• **WORK TASK**
In the data below, how many lines contain the string "United"? Give only the number.

• **DATA SUPPLIED**

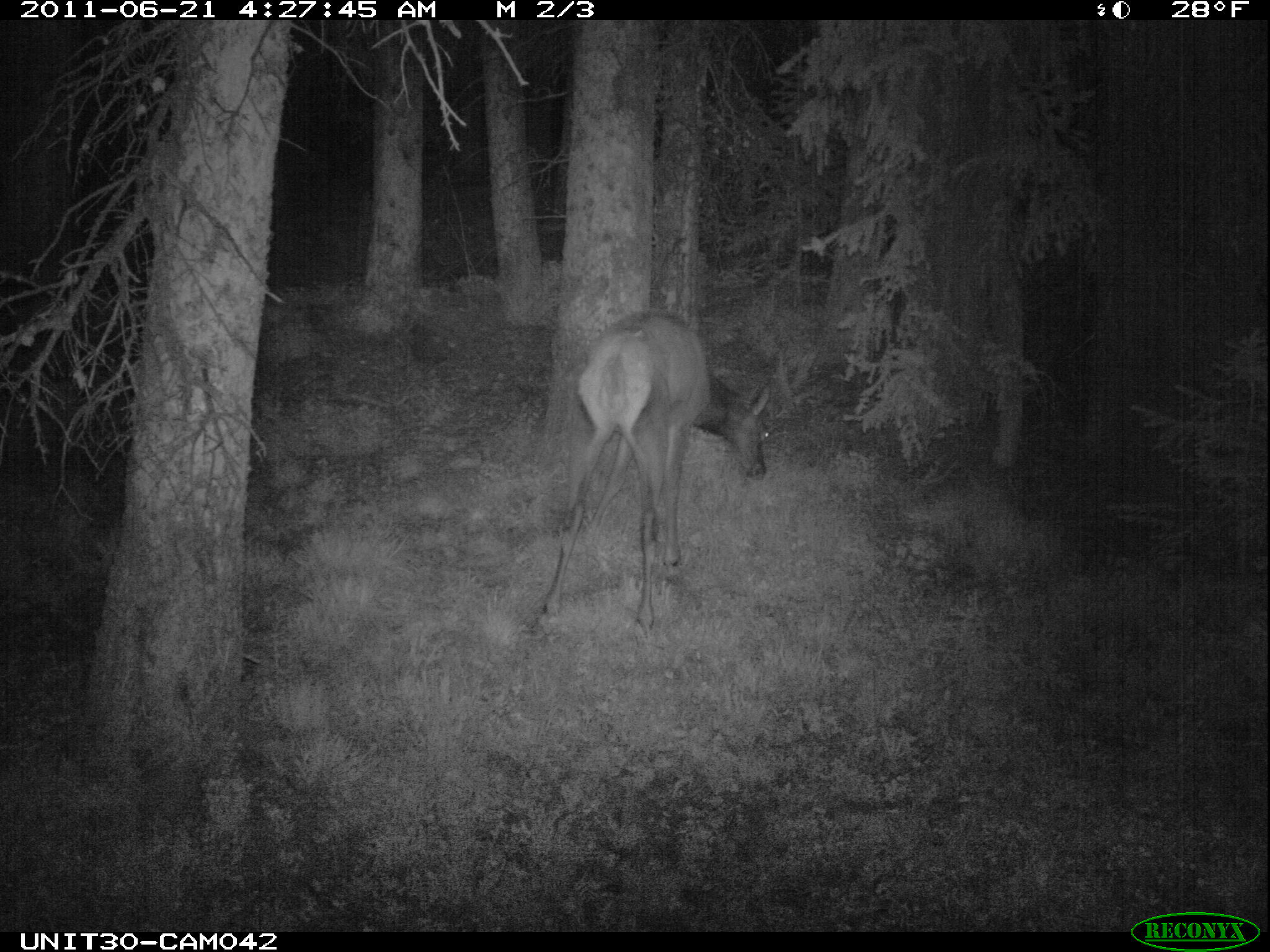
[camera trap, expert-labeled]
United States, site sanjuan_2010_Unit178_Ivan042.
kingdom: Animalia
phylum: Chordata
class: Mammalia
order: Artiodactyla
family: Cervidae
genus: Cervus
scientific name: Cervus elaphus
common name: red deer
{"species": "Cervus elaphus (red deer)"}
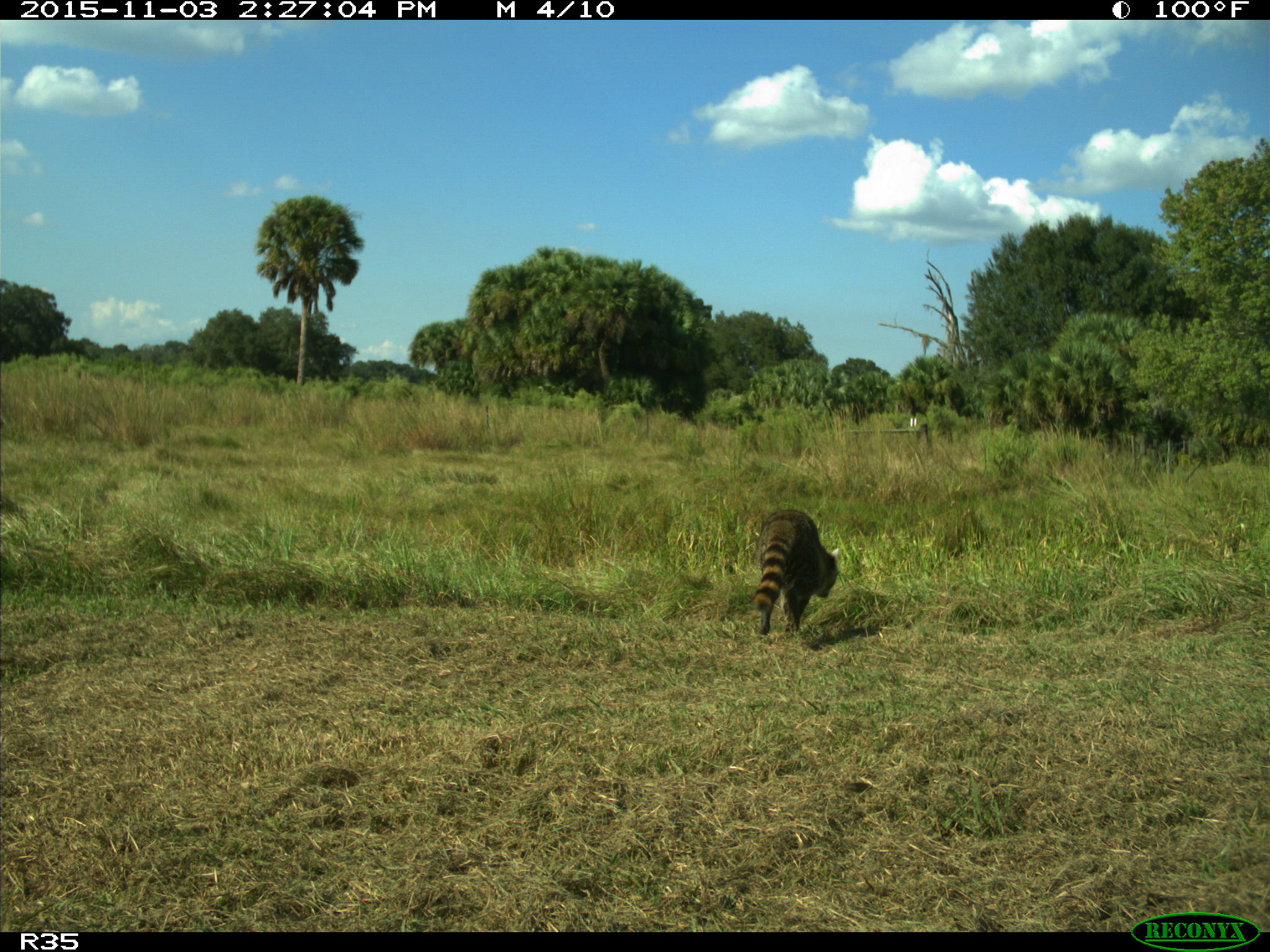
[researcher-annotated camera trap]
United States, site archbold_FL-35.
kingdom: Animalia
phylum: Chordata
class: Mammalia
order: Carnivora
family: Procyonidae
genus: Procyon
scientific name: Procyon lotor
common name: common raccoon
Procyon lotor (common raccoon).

• **REPLY**
2